SUPPLIED DATA>

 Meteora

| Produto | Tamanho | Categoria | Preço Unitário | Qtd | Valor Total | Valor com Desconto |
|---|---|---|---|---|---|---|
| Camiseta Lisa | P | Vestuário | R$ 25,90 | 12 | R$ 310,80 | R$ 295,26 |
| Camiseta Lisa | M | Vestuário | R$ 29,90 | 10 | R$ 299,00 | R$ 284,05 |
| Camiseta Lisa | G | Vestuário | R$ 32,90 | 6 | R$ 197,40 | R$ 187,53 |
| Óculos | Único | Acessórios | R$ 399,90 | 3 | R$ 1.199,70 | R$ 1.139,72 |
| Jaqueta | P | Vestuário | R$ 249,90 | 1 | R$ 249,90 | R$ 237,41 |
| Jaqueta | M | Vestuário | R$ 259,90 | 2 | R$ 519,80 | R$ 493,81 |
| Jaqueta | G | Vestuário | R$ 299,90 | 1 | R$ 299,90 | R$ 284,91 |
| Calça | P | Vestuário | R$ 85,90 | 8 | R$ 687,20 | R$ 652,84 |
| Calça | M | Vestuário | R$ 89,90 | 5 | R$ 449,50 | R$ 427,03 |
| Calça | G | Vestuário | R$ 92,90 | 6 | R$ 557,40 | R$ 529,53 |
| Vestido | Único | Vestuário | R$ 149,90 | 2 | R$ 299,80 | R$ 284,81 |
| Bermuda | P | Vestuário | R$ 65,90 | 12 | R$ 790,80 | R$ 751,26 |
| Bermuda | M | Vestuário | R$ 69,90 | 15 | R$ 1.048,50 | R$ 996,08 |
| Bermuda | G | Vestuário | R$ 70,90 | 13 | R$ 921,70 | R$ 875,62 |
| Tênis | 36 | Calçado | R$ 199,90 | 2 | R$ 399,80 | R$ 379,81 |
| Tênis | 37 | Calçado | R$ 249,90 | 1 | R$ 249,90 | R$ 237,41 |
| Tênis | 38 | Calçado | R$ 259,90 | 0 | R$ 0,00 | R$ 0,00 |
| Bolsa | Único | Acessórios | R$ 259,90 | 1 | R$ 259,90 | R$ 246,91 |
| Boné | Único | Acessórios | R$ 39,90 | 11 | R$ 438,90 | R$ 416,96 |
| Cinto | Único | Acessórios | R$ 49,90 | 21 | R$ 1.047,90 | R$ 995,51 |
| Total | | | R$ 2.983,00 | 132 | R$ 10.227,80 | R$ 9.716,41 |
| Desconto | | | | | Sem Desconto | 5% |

AIM OF THE TASK> Each line in the listing is to be returned exactly.

SOLVED PROBLEM>
 Meteora

| Produto | Tamanho | Categoria | Preço Unitário | Qtd | Valor Total | Valor com Desconto |
|---|---|---|---|---|---|---|
| Camiseta Lisa | P | Vestuário | R$ 25,90 | 12 | R$ 310,80 | R$ 295,26 |
| Camiseta Lisa | M | Vestuário | R$ 29,90 | 10 | R$ 299,00 | R$ 284,05 |
| Camiseta Lisa | G | Vestuário | R$ 32,90 | 6 | R$ 197,40 | R$ 187,53 |
| Óculos | Único | Acessórios | R$ 399,90 | 3 | R$ 1.199,70 | R$ 1.139,72 |
| Jaqueta | P | Vestuário | R$ 249,90 | 1 | R$ 249,90 | R$ 237,41 |
| Jaqueta | M | Vestuário | R$ 259,90 | 2 | R$ 519,80 | R$ 493,81 |
| Jaqueta | G | Vestuário | R$ 299,90 | 1 | R$ 299,90 | R$ 284,91 |
| Calça | P | Vestuário | R$ 85,90 | 8 | R$ 687,20 | R$ 652,84 |
| Calça | M | Vestuário | R$ 89,90 | 5 | R$ 449,50 | R$ 427,03 |
| Calça | G | Vestuário | R$ 92,90 | 6 | R$ 557,40 | R$ 529,53 |
| Vestido | Único | Vestuário | R$ 149,90 | 2 | R$ 299,80 | R$ 284,81 |
| Bermuda | P | Vestuário | R$ 65,90 | 12 | R$ 790,80 | R$ 751,26 |
| Bermuda | M | Vestuário | R$ 69,90 | 15 | R$ 1.048,50 | R$ 996,08 |
| Bermuda | G | Vestuário | R$ 70,90 | 13 | R$ 921,70 | R$ 875,62 |
| Tênis | 36 | Calçado | R$ 199,90 | 2 | R$ 399,80 | R$ 379,81 |
| Tênis | 37 | Calçado | R$ 249,90 | 1 | R$ 249,90 | R$ 237,41 |
| Tênis | 38 | Calçado | R$ 259,90 | 0 | R$ 0,00 | R$ 0,00 |
| Bolsa | Único | Acessórios | R$ 259,90 | 1 | R$ 259,90 | R$ 246,91 |
| Boné | Único | Acessórios | R$ 39,90 | 11 | R$ 438,90 | R$ 416,96 |
| Cinto | Único | Acessórios | R$ 49,90 | 21 | R$ 1.047,90 | R$ 995,51 |
| Total | | | R$ 2.983,00 | 132 | R$ 10.227,80 | R$ 9.716,41 |
| Desconto | | | | | Sem Desconto | 5% |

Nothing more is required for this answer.